L’homme d’Ithaque a payé très cher l’odium dont l’a chargé la tradition latine : il séjourne pour l’éternité dans le huitième cercle de l’Enfer de Dante, parmi les conseillers perfides de la huitième bolge (Inferno, XXVI, 85-142). Sous les traits d’une flamme double, en compagnie de Diomède, son complice dans le sacrilège du temple de Minerve, « il y pleure l'embûche frauduleuse du cheval de bois qui amena la ruine d'Ilion, dont un descendant fut l'honorable tige des Romains. Ces deux ombres y pleurent aussi la ruse employée contre Déidamie, qui, dans le tombeau, se plaint encore d'Achille ; elles gémissent encore de l'enlèvement de la statue de Pallas. » (chant 26). Dante connaissait Ulysse par des sources latines et les versions médiévales du Roman de Troie ; mais pour le poète de la Divine comédie, la plus grande faute d’Ulysse est d’un autre ordre : précurseur de Faust, il a voulu « acquérir l’expérience du monde », à laquelle il a finalement sacrifié tous ses liens d’affection en repartant sur la mer, le lieu de toutes les turbulences. Il a voulu tenter le dernier voyage qui est celui de la science et de la connaissance, et la mer s’est refermée sur lui. Pour Dante, Ulysse a aussi payé d’avoir été philosophe.

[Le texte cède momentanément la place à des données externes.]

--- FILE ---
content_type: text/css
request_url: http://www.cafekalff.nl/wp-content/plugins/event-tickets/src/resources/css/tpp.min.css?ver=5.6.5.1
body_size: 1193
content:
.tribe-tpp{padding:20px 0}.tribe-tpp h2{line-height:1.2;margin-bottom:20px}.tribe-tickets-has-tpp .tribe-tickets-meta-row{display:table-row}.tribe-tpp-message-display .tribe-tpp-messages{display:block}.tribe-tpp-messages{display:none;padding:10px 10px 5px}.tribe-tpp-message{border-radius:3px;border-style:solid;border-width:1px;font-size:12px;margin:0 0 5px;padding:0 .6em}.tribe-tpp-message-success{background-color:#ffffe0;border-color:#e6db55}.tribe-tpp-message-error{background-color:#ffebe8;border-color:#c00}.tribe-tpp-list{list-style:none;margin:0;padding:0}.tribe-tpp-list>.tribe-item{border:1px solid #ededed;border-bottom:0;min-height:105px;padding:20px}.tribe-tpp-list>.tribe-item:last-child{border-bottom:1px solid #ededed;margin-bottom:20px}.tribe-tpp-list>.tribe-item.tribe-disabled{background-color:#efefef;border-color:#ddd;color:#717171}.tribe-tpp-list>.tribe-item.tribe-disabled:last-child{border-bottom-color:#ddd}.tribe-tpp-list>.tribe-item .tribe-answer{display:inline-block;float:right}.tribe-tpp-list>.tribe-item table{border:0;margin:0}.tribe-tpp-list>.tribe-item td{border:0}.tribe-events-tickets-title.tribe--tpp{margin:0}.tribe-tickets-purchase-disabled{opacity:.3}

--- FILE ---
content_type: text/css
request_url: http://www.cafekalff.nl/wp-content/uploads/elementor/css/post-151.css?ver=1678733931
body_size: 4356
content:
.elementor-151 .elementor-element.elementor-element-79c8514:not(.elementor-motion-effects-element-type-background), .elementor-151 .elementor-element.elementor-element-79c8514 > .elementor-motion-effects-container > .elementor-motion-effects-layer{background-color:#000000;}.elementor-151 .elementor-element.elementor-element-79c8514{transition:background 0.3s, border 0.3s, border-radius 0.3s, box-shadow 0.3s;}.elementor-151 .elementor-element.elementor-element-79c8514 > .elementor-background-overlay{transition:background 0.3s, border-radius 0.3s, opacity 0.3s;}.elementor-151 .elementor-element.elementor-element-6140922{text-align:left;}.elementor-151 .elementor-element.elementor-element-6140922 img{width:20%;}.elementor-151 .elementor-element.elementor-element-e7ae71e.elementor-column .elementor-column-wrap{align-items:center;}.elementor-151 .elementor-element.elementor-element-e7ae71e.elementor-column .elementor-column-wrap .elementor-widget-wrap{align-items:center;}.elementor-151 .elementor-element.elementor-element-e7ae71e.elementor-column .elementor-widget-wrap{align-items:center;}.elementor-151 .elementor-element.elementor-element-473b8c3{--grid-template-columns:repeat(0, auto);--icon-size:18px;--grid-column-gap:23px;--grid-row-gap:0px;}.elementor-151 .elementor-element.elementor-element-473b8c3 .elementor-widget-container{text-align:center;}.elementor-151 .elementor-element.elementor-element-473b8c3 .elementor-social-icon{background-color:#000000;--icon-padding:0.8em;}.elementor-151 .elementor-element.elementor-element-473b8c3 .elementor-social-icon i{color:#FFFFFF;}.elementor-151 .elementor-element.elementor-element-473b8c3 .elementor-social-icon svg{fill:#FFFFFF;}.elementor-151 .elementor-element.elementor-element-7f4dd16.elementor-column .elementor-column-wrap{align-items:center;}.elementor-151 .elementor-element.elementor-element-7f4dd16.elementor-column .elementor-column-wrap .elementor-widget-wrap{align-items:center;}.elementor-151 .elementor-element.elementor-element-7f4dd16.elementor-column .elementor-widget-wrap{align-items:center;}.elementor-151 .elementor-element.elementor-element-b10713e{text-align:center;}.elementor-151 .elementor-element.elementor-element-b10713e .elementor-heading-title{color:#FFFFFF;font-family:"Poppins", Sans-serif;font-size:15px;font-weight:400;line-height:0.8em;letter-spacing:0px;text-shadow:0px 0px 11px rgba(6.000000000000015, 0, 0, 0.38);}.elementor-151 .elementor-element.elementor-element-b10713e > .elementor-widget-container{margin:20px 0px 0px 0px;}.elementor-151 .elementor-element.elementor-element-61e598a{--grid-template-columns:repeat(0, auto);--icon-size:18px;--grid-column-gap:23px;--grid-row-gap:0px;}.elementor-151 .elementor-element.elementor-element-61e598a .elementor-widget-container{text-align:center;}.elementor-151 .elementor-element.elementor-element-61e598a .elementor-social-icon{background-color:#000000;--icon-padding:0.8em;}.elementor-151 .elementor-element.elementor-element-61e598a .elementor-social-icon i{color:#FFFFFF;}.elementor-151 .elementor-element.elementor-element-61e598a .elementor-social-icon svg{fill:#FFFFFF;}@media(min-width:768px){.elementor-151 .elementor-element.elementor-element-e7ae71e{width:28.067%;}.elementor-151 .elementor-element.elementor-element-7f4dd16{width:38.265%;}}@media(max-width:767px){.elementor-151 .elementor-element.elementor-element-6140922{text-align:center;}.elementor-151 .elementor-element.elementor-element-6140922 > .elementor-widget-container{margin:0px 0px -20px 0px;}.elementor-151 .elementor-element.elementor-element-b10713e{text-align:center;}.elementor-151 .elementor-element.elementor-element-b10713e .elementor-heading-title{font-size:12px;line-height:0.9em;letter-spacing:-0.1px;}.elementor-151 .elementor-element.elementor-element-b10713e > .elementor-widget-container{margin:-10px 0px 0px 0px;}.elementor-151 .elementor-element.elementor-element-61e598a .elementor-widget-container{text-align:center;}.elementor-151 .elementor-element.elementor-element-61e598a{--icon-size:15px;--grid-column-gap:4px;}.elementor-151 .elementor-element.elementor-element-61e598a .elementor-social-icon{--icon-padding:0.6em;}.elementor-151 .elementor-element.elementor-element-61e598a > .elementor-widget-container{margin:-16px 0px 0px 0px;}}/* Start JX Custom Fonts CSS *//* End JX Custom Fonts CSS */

« Tel que celui qui appela deux ours pour le venger, qui contempla le char d'Élie que deux chevaux emportaient au ciel, et peu à peu ne distingua plus qu'une flamme légère sous la forme d'un nuage lumineux, tels je vis ces feux brillants s'agiter dans la sombre vallée ; ils renfermaient chacun un pécheur qu'ils rendaient invisible… Là, me répondit le sage, sont tourmentés Ulysse et Diomède : ils subissent la même vengeance, parce qu'ils se sont livrés à la même colère. Dans cette flamme, ils pleurent l'embûche frauduleuse du cheval de bois qui amena la ruine d'Ilion, dont un descendant fut l'honorable tige des Romains. Ces deux ombres y pleurent aussi la ruse employée contre Déidamie, qui, dans le tombeau, se plaint encore d'Achille : elles gémissent encore de l'enlèvement de la statue de Pallas…  “Quand je parvins à me soustraire à la puissance de Circé, qui me tint éloigné des hommes pendant plus d'un an, auprès de ce lieu qu'Énée a cru, depuis, devoir nommer Gaète, ni les embrassements d'un fils, ni la douleur d'un vieux père, ni l'amour de mon épouse Pénélope, qui aurait dû assurer son bonheur, ne purent vaincre en moi le désir qui me possédait d’acquérir l’expérience du monde, des vices des hommes et de leurs vertus. Je m'abandonnai, dans la haute mer, sur un vaisseau avec le peu de compagnons qui s'étaient attachés à mon sort : je vis l'un et l'autre rivage jusqu'à l'Espagne, la Sardaigne, les îles voisines, et la partie du royaume des Maures que la mer baigne de ses flots. Moi et mes compagnons nous étions atteints par la vieillesse qui affaiblissait nos forces, lorsque nous arrivâmes à ce détroit où Hercule plaça les deux signaux qui avertissaient l'homme de ne pas pénétrer plus avant. Je laissai Séville à ma droite, comme j'avais laissé Ceuta à ma gauche. Ô mes compagnons, dis-je alors, qui êtes arrivés dans les mers de l'Occident, après avoir bravé tant de dangers, et qui n'avez, comme moi, que peu de temps à survivre, ne vous refusez pas, en marchant contre le cours du soleil, la noble satisfaction de voir l'hémisphère privé d'habitants ; considérez votre dignité d'homme : vous n'avez pas été appelés à vivre comme des bêtes, mais à suivre la vertu et la science” ».